OHM Advisors on June 5, 2025 submitted a professional services proposal to Cocke County to prepare a water and sewer infrastructure and land‑use master plan for a roughly 20‑square‑mile study area centered on the Tennessee Department of Transportation’s planned reconfiguration of I‑40 Exit 440, anticipated to be complete in 2030.
The proposal, addressed to Mayor Rob Mathis, identifies four priority subareas — A (Cosby to Wilton Springs), B (Cosby and nearby schools), C (connection west along U.S. 321) and D (I‑40 through Hartford) — and sets out Tasks 1–7: project startup and management; data discovery and analysis; land‑use scenario planning; water and sewer master planning (including decentralized wastewater treatment plant feasibility and preliminary routing); public engagement (visioning workshop, online survey, landowner meeting); refinement and phasing; and an implementation plan and final report. OHM proposes monthly check‑ins and stakeholder presentations and says deliverables will include GIS layers, scenario exhibits and a draft and final summary report.

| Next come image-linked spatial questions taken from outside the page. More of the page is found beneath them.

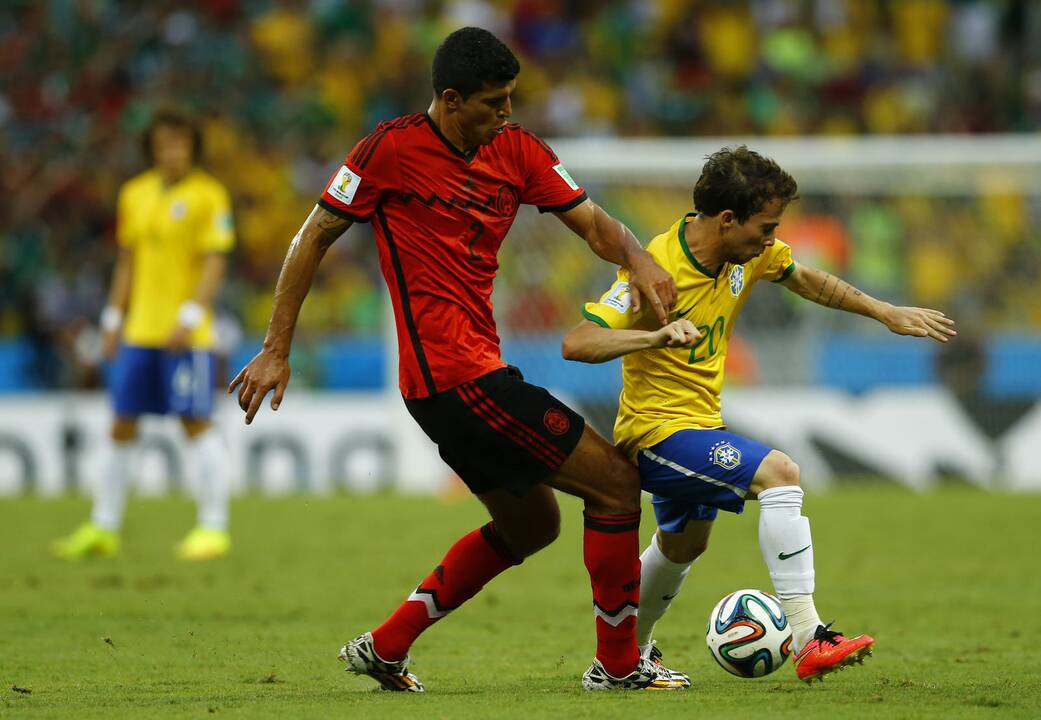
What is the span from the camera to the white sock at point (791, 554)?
525 centimetres

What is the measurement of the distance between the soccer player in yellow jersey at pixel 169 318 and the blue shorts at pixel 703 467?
5178mm

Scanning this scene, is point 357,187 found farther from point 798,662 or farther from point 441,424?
point 798,662

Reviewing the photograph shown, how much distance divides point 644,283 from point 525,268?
10346 mm

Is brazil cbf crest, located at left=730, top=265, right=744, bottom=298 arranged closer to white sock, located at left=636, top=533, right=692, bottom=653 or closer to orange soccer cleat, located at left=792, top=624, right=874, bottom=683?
white sock, located at left=636, top=533, right=692, bottom=653

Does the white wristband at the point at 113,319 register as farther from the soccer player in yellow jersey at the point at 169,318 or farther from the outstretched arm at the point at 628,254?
the outstretched arm at the point at 628,254

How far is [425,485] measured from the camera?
50.7ft

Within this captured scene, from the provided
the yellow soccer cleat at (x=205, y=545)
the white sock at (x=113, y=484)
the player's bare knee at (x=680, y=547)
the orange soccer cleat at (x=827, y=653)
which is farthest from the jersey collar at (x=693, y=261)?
the white sock at (x=113, y=484)

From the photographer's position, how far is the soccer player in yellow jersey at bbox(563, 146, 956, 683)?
17.1ft

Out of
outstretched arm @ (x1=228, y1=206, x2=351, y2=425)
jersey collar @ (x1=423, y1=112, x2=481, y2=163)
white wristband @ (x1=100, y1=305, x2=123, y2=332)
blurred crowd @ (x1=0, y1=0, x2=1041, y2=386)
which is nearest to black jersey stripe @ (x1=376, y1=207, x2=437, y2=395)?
outstretched arm @ (x1=228, y1=206, x2=351, y2=425)

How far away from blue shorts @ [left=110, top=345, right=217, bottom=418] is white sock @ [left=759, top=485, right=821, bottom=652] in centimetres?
550

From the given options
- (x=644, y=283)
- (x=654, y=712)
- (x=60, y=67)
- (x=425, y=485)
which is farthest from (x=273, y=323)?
(x=60, y=67)

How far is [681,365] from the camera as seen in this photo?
5555 millimetres

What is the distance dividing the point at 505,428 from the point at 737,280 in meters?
1.08

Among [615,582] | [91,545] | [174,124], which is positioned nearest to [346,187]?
[615,582]
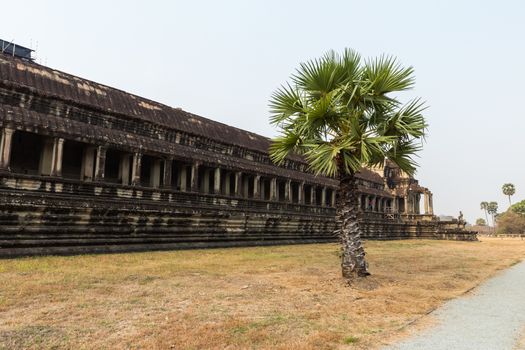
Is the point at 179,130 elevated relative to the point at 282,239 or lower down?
elevated

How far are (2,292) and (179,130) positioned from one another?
1544cm

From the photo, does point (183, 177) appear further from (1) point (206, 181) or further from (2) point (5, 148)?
(2) point (5, 148)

The firm estimates the cost at a lump sum of $489,600, with reimbursables not‑to‑exceed $3,000. The budget breakdown lists $31,700 for project launch and management; $25,400 for discovery and analysis; $53,100 for land‑use scenario planning; $207,500 for water/sewer master planning; $38,100 for public engagement; $63,300 for refinement; and $67,500 for implementation planning and reporting. The proposal specifically says the master plan will address the anticipated needs of Exit 440 for the first five years and consider longer‑term expansion options.
OHM also flags the county’s desire to “protect its rural character” and proposes concentrating growth in key areas, providing gateway suggestions, and presenting funding‑strategy options that include CDBG, SRF, USDA‑RD and bonds. The scope includes an assessment of power and gas availability near potential wastewater facilities and opinions of probable cost (OPC) for infrastructure alternatives; OHM notes that OPCs exclude community‑space improvements and that detailed design is an exclusion unless added as an additional service.
Next steps in OHM’s timeline are a project kickoff with county staff, Newport Utilities and stakeholders, followed by data collection and a community visioning workshop. The proposal states OHM is available to start immediately and anticipates an 8–10 month schedule from authorization, subject to client availability and unforeseen disruptions.